Why Spring Preparation Changes Everything for Fly Control
Fly control is one of the few farm management challenges where timing matters more than effort. An animal owner who starts early and does moderate work will consistently outperform one who waits until flies are visible and works twice as hard.
Here’s why. Most common fly species — including house flies and stable flies, the two most problematic for livestock and horse properties — can complete their development from egg to adult in as little as 10 days during warm weather. A single female house fly can lay up to 900 eggs in her lifetime. Once that first generation hatches and begins reproducing, populations compound rapidly.

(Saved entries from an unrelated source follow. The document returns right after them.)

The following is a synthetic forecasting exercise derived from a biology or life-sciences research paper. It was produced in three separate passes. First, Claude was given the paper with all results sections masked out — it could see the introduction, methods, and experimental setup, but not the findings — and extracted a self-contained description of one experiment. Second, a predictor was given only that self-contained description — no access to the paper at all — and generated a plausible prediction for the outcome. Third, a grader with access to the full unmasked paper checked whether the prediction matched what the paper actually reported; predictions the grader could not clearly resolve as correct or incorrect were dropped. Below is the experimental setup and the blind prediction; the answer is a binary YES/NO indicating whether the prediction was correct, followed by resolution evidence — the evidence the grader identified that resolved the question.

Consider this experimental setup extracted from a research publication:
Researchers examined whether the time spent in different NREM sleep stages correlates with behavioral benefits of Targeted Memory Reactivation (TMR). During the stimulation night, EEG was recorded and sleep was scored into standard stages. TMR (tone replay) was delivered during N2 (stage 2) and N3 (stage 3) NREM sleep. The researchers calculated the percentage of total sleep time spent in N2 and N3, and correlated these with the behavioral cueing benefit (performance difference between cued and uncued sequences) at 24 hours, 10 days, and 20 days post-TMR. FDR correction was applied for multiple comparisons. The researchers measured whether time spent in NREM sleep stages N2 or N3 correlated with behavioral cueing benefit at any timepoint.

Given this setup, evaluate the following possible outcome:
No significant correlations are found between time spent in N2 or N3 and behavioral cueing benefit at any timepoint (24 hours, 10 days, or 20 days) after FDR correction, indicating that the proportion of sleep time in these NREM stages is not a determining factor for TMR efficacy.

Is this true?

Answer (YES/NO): YES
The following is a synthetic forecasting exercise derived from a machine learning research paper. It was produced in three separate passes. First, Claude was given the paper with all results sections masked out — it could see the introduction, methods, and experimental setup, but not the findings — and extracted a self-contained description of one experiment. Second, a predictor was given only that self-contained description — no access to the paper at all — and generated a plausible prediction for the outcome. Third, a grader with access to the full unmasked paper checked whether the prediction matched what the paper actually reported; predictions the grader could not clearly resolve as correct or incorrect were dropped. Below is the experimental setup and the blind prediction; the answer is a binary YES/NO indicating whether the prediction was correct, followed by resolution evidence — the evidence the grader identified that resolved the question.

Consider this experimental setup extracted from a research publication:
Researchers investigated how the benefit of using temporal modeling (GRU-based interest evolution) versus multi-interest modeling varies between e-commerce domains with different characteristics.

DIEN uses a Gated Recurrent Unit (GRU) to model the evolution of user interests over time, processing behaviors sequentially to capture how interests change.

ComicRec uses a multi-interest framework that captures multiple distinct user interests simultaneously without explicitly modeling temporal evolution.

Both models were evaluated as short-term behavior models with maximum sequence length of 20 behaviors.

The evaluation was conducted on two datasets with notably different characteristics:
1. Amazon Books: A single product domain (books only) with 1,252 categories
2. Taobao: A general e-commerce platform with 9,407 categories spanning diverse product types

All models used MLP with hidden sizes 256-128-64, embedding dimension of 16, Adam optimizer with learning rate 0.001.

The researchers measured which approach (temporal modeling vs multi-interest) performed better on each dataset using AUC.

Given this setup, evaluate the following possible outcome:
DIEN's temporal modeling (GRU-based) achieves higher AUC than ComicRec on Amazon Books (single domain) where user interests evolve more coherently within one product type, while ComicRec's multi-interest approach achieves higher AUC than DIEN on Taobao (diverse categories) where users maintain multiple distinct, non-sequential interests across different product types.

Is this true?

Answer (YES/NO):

The key threshold to understand is 60 degrees Fahrenheit. When daytime temperatures begin consistently reaching 60°F, fly development accelerates meaningfully. In most regions this occurs sometime between late February and early April depending on location. The animal owners who have the most manageable fly seasons are the ones who have their control measures in place before that threshold is consistently crossed — not after.
Waiting until flies are visible means you’re already behind by at least one full generation, and likely more. The first flies you see aren’t the beginning of the problem. They’re the evidence of a problem that’s been developing for weeks.
💡 KEY INSIGHT: The horse owners, dairy farmers, and homesteaders who have the most manageable fly seasons aren’t doing more than everyone else — they’re starting earlier. The 60°F threshold is your trigger. Be ready before you cross it.
Know Where Flies Breed on Your Property
Effective fly control starts with understanding where flies actually develop on your specific property. Flies aren’t everywhere — they’re concentrated in specific environments that offer the moisture and organic material their eggs need to develop.
The details look different depending on what animals you’re caring for, but the principle is universal: anywhere moist organic material accumulates is a potential fly breeding site.



Horse Properties
The highest-risk areas are manure in stalls and paddocks, wet bedding, hay waste around round bale feeders, muddy areas near water troughs, and foaling stalls or any area where horses spend concentrated time.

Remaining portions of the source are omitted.